Dataset records:

------------------------------------------------------------------------

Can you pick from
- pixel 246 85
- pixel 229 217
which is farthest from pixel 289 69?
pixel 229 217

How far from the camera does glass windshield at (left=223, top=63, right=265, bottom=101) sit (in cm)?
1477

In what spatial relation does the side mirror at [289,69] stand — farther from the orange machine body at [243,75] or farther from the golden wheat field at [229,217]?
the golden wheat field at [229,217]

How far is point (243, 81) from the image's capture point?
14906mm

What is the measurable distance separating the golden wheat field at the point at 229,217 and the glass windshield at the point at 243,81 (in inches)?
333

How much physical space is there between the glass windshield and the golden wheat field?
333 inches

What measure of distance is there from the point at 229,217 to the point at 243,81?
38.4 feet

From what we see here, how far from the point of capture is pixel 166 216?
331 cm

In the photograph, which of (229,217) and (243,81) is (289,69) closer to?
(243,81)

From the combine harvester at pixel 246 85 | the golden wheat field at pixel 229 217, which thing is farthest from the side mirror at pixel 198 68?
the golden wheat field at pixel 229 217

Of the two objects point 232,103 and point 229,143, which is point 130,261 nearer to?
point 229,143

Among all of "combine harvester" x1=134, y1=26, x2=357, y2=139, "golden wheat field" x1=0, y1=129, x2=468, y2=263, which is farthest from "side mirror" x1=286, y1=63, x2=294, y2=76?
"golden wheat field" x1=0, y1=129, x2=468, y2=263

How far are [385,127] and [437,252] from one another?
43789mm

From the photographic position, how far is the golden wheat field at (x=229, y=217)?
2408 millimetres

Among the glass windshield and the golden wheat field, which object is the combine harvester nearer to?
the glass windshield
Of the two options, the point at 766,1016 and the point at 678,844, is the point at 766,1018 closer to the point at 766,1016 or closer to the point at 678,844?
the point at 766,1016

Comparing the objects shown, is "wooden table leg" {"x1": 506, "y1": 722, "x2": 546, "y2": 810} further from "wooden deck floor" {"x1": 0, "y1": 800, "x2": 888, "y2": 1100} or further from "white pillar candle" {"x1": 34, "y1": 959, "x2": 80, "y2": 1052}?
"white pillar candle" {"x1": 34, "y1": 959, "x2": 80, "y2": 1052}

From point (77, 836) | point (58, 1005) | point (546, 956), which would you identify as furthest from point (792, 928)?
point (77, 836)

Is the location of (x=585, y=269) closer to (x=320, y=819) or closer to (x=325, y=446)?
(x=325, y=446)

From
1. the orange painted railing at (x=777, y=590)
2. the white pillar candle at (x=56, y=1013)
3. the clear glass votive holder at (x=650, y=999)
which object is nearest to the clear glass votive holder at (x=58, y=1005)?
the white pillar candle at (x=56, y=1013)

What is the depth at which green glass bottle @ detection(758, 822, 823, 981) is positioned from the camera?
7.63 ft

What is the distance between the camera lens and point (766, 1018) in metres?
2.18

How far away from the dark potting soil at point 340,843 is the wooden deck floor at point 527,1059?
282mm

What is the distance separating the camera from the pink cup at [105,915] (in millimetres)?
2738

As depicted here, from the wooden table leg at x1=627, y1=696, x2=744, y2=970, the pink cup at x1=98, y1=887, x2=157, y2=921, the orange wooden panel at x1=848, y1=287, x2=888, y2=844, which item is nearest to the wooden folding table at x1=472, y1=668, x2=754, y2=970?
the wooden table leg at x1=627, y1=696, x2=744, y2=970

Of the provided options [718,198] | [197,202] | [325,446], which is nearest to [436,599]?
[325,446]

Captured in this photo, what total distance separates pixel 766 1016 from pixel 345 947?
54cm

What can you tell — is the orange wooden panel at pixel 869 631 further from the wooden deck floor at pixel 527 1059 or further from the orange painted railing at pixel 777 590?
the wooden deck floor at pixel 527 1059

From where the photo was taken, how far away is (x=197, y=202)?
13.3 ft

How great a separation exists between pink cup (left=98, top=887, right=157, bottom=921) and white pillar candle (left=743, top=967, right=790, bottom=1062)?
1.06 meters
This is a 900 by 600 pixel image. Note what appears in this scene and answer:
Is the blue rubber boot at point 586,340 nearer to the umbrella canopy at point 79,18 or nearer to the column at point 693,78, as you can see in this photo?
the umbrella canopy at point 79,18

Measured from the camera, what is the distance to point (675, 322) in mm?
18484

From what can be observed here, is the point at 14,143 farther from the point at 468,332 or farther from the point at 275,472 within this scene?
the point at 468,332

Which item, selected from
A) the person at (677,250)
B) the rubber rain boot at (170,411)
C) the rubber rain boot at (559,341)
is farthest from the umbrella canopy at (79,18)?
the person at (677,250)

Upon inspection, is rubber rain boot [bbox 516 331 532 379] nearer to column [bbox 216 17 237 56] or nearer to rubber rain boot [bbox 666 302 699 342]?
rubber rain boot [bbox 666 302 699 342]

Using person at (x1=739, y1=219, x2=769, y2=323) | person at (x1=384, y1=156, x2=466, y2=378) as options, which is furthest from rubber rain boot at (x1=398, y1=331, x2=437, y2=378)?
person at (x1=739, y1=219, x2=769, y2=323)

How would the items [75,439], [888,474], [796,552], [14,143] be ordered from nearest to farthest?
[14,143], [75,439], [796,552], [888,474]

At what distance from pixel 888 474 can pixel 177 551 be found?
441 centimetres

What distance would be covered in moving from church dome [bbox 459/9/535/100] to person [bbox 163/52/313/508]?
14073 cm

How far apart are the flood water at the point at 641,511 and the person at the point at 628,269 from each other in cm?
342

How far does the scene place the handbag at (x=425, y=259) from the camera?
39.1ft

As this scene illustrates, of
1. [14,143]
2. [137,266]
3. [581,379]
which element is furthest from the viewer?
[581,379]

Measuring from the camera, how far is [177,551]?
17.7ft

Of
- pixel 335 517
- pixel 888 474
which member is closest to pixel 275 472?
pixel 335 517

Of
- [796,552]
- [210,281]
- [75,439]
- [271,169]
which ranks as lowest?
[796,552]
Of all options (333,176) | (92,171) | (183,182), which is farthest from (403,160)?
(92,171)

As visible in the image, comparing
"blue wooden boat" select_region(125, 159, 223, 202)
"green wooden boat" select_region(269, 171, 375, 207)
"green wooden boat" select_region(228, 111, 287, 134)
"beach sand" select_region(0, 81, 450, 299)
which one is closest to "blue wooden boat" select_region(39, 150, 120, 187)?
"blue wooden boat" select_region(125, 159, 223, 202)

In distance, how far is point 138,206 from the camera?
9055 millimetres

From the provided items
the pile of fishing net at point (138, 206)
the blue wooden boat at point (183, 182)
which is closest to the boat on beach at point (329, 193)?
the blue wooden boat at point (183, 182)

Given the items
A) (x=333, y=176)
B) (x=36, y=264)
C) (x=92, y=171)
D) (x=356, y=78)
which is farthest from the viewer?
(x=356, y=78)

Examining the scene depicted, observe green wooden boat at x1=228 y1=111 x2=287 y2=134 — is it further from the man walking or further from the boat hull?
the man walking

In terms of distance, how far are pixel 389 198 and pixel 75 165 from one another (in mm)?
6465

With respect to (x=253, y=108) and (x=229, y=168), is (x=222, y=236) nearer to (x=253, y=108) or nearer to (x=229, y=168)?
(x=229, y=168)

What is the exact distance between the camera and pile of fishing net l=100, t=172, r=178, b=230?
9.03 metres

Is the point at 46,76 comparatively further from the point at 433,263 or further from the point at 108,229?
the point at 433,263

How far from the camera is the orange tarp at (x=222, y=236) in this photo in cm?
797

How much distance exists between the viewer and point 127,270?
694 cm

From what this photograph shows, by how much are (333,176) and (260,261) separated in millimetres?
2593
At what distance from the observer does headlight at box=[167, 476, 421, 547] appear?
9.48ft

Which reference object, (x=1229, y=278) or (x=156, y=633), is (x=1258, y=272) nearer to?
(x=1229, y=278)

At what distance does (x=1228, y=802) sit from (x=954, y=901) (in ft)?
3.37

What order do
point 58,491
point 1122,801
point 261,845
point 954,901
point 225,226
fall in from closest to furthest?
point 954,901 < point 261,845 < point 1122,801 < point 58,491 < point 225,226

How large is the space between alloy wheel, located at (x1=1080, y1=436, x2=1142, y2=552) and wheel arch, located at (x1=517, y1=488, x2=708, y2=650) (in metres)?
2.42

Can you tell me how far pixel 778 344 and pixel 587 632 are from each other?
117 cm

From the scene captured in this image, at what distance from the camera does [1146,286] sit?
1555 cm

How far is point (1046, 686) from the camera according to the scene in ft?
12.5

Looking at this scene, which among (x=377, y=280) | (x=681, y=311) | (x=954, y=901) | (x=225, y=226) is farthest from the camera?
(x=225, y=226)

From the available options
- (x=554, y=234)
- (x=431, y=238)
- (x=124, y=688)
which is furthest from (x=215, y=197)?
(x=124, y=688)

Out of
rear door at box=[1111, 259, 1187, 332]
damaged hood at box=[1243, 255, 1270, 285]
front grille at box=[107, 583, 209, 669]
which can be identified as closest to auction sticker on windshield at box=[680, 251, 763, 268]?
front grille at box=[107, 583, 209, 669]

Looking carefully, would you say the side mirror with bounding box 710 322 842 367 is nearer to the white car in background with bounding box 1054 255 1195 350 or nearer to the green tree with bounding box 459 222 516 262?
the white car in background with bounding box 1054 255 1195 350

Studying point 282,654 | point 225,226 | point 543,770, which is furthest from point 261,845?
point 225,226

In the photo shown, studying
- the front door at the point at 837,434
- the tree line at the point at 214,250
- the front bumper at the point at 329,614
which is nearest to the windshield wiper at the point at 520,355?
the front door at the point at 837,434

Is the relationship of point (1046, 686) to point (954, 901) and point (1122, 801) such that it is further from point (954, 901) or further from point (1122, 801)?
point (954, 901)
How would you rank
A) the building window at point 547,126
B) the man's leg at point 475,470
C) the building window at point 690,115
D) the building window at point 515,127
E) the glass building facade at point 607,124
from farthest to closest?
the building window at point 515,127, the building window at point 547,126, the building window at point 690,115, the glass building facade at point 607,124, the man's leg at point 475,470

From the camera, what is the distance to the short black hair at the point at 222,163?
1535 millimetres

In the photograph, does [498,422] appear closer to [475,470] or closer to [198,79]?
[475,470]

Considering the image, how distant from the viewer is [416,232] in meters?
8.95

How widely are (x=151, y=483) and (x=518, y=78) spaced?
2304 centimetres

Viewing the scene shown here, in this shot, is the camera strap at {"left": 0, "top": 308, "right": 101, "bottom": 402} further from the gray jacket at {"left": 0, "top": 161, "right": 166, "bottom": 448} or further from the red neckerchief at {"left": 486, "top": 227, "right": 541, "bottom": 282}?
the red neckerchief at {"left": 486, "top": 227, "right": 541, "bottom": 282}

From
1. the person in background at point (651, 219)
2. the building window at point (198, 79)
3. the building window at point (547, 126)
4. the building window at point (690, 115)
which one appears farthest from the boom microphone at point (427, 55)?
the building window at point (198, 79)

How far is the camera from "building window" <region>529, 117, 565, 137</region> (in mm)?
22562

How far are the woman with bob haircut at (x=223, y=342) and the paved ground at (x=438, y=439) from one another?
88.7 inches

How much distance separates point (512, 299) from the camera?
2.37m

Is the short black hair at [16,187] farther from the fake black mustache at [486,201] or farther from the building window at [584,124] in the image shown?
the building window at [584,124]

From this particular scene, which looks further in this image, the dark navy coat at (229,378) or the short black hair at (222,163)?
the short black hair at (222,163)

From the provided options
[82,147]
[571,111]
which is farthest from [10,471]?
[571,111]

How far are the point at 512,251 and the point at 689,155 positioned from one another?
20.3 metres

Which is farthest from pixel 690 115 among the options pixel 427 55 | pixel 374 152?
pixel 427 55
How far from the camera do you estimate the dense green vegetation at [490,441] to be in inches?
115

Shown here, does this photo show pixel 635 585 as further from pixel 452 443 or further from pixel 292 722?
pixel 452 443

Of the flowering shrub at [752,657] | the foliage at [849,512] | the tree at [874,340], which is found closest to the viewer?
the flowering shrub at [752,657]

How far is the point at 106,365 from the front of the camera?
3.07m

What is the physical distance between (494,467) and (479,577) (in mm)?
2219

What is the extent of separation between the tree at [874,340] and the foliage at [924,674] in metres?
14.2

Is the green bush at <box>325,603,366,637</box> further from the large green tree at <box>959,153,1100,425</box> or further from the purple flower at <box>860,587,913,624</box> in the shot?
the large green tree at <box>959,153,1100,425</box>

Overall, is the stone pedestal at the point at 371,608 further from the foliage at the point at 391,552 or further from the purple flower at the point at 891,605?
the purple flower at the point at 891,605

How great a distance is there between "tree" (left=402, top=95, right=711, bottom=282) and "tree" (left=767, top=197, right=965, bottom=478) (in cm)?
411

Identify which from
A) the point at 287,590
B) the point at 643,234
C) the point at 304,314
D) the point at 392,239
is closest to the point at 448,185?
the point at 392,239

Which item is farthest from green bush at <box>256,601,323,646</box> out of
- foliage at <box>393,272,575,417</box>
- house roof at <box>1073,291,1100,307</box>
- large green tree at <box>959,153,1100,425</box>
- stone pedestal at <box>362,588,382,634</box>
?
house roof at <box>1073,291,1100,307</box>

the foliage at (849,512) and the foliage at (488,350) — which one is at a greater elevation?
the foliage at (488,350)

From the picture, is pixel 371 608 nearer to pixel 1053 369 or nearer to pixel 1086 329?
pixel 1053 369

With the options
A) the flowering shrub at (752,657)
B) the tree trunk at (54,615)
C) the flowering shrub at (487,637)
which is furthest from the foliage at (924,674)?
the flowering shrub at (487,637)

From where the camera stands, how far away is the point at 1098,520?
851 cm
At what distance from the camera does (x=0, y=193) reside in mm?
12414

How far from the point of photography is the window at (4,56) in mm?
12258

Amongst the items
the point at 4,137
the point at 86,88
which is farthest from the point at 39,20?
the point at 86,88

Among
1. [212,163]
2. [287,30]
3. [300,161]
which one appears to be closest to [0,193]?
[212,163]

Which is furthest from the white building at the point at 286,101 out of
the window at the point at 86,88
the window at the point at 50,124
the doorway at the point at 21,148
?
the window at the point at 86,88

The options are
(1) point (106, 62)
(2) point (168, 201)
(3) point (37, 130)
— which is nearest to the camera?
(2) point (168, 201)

------------------------------------------------------------------------

→ What the task asks
Please swap "spaced" for "separated" in the lines between the one holding "In the photograph, does" and the one holding "2304 centimetres", inclusive. Give back only those lines, with nothing else changed.

→ In response
In the photograph, does [498,422] appear closer to [475,470] or closer to [198,79]?
[475,470]

Considering the image, how distant from the viewer is [416,232] in meters?
8.95

How widely are (x=151, y=483) and (x=518, y=78) separated?
2304 centimetres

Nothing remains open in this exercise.